Why does the S.D instruction use A2 and not A1? Because A1 is busy in cycle 2, so the issue logic chooses A2 instead.
Why does the L.D F3,0(R1) instruction use the A1 function unit and not the A2 functional unit? No reason. Both of them were available when the instruction was issued, so the issue logic could have chosen either one, and so can you. However, it's a good idea to choose the lowest numbered functional unit that is available since that is probably what your instructor is going to do and it makes it easier to grade :-)
Why isn't the MEM field filled out for the S.D instruction? On page 121 of your book, see a similar table. MEM is an abbreviation for "Read access at clock number." We don't really need to worry about writes to memory, just reads because we need to make sure they happen in order with respect to one another.

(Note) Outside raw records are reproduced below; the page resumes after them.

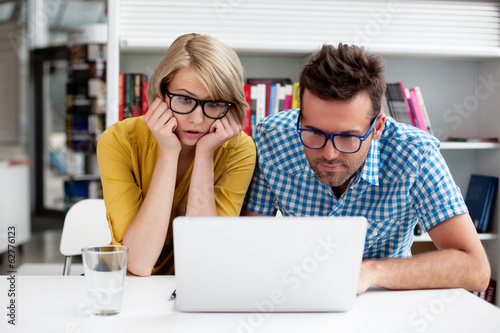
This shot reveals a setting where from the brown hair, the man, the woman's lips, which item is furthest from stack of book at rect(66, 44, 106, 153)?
the brown hair

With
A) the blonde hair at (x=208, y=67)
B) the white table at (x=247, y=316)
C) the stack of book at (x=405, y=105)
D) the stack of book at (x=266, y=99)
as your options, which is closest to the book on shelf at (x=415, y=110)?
the stack of book at (x=405, y=105)

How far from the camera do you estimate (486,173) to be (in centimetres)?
265

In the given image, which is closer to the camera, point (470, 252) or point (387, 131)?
point (470, 252)

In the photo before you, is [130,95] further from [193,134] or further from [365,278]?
[365,278]

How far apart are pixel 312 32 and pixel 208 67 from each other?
40.4 inches

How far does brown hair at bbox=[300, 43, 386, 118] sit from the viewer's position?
1351 mm

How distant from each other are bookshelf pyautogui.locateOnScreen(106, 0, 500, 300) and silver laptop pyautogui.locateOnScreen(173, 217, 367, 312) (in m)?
1.42

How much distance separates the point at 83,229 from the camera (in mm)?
1891

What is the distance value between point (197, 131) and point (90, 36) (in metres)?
2.83

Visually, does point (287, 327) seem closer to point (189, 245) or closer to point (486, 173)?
point (189, 245)

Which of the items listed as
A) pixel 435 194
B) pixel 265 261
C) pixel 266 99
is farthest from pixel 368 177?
pixel 266 99

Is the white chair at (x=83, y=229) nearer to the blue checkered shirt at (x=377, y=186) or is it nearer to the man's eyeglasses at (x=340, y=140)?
the blue checkered shirt at (x=377, y=186)

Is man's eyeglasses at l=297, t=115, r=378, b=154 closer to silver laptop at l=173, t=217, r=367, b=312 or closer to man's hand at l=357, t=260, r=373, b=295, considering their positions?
man's hand at l=357, t=260, r=373, b=295

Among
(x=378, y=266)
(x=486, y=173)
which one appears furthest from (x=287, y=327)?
(x=486, y=173)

You may not work together on this assignment with other classmates or receive assistance from any person other than your professor. Use only your book and resources provided by your instructor as a resource for assistance. Do not use solutions you find on the Internet or from any other source.

Your assignment should be nicely typed or word-processed. Turn in this assignment at the beginning of class on November 21, 2011. You must turn in the assignment on paper at the beginning of class.

Late assignments will not be accepted.